== Selected extract ==
The lawsuit brought in federal court in Vermont this month by Nathan Lyonnaise and Kevin Goodale names William Pine — who has since been fired from his deputy job — and Orange County Sheriff William Bohnyak as defendants.
The law firm Sedon & Associates, P.C. announced the lawsuit in a press release this week.
Pine was found guilty by a jury following a trial in April on criminal charges stemming from the encounter. He was convicted on two criminal counts of aggravated assault and a third charge of providing a false statement to police. He’s scheduled to be sentenced in December.
Pine “assaulted Plaintiffs and deprived them of their clearly established constitutional rights,” causing emotional distress and other damages, attorney Michael Shane, representing Lyonnaise and Goodale, wrote in the nine-page lawsuit.
The plaintiffs also alleged that Bohnyak negligently hired, trained and retained Pine after being put on notice he was unfit for the job.

== What you need to do ==
Return the passage of the lawsuit report from "The lawsuit brought" to "the nine-page lawsuit.", copied word for word.

== Data records ==
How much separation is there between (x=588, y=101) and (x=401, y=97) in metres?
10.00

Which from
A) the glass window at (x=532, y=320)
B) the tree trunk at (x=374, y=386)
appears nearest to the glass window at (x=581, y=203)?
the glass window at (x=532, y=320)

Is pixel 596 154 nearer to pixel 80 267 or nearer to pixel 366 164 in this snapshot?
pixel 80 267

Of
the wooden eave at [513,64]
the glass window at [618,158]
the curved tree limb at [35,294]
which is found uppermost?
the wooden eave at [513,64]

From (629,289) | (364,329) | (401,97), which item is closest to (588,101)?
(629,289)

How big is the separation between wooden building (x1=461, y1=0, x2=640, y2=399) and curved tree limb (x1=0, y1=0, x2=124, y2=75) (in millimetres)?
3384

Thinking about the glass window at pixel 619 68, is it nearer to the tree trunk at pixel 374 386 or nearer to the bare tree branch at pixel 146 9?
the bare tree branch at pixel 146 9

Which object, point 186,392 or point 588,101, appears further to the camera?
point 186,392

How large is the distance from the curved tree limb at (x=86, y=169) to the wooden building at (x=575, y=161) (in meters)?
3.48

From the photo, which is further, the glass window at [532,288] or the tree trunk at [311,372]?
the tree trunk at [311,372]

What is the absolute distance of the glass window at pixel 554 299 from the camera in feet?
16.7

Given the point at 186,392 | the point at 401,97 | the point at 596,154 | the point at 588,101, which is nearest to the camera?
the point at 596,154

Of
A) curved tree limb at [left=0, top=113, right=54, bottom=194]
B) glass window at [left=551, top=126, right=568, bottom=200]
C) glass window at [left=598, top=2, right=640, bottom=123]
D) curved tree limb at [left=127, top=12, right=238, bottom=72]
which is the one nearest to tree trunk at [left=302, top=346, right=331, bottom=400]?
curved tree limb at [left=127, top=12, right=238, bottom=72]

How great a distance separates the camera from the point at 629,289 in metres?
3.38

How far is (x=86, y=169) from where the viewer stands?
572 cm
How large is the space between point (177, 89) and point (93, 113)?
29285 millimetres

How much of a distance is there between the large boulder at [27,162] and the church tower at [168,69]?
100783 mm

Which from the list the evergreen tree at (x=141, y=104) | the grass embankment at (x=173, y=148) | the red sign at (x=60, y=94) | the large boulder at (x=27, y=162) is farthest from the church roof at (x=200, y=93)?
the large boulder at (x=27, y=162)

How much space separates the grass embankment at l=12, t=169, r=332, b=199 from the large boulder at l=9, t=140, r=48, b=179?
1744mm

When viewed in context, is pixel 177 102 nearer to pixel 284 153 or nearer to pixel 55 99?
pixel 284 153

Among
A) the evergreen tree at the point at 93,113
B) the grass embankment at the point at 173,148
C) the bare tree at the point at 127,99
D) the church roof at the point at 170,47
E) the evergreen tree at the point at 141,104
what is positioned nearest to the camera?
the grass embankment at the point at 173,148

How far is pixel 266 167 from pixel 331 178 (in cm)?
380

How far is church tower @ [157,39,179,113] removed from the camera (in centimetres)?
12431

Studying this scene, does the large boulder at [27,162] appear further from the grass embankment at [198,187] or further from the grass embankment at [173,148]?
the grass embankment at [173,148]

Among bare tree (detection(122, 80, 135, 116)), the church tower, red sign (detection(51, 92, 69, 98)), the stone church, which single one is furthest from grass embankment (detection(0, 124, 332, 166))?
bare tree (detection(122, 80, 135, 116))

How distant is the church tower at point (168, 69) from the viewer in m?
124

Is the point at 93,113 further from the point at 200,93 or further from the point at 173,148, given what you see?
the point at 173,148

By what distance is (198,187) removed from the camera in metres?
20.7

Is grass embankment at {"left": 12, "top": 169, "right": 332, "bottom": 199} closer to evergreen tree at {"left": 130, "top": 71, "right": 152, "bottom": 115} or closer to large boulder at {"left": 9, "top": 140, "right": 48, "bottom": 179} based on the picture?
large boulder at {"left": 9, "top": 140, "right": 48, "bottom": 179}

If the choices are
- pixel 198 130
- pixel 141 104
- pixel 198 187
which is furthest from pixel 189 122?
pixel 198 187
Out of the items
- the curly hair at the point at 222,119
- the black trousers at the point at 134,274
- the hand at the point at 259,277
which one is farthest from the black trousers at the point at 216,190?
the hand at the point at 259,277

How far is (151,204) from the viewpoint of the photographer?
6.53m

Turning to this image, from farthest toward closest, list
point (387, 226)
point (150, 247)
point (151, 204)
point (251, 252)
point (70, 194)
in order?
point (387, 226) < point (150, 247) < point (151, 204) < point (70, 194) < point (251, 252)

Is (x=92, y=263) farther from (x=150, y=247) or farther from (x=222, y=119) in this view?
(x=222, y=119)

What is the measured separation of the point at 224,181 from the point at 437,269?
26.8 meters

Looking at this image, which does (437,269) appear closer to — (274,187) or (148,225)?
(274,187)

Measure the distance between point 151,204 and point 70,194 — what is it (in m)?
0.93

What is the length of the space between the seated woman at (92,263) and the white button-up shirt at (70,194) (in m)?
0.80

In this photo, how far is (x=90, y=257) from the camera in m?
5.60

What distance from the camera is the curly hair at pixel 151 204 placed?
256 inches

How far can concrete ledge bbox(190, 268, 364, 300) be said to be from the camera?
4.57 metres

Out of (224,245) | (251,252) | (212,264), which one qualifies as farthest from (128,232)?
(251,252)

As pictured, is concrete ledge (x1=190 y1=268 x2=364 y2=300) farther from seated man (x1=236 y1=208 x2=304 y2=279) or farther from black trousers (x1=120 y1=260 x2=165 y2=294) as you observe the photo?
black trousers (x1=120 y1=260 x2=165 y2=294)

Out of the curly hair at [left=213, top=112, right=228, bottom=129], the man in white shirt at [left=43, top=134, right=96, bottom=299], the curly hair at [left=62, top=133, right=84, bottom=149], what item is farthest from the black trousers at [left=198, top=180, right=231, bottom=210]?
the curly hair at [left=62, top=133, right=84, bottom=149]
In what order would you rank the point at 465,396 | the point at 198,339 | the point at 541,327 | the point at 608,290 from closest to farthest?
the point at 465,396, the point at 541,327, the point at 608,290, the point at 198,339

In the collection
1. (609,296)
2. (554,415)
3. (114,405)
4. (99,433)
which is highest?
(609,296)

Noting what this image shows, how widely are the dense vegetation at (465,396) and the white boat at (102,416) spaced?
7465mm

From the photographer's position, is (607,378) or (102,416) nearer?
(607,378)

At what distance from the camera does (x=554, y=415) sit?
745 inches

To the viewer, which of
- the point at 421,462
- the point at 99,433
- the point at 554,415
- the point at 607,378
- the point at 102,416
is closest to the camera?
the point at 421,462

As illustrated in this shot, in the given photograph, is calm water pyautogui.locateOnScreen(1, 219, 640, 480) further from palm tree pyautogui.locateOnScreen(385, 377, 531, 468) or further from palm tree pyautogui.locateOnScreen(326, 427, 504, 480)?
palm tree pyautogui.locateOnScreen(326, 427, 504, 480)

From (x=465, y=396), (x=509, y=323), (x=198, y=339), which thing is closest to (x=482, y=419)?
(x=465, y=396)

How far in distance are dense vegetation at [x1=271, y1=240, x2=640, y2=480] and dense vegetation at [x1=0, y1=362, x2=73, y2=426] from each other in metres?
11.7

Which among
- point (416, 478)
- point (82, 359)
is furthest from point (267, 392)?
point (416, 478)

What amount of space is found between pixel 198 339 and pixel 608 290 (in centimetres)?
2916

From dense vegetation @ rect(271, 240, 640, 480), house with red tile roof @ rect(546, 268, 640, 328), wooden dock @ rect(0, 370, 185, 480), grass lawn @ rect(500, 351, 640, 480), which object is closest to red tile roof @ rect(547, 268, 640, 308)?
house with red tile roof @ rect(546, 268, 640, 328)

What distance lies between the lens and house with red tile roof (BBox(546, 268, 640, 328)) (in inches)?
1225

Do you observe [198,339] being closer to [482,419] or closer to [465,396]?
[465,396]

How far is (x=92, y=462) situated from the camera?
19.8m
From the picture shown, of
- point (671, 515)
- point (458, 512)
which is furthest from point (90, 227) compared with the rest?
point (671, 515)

== Worked answer ==
The lawsuit brought in federal court in Vermont this month by Nathan Lyonnaise and Kevin Goodale names William Pine — who has since been fired from his deputy job — and Orange County Sheriff William Bohnyak as defendants.
The law firm Sedon & Associates, P.C. announced the lawsuit in a press release this week.
Pine was found guilty by a jury following a trial in April on criminal charges stemming from the encounter. He was convicted on two criminal counts of aggravated assault and a third charge of providing a false statement to police. He’s scheduled to be sentenced in December.
Pine “assaulted Plaintiffs and deprived them of their clearly established constitutional rights,” causing emotional distress and other damages, attorney Michael Shane, representing Lyonnaise and Goodale, wrote in the nine-page lawsuit.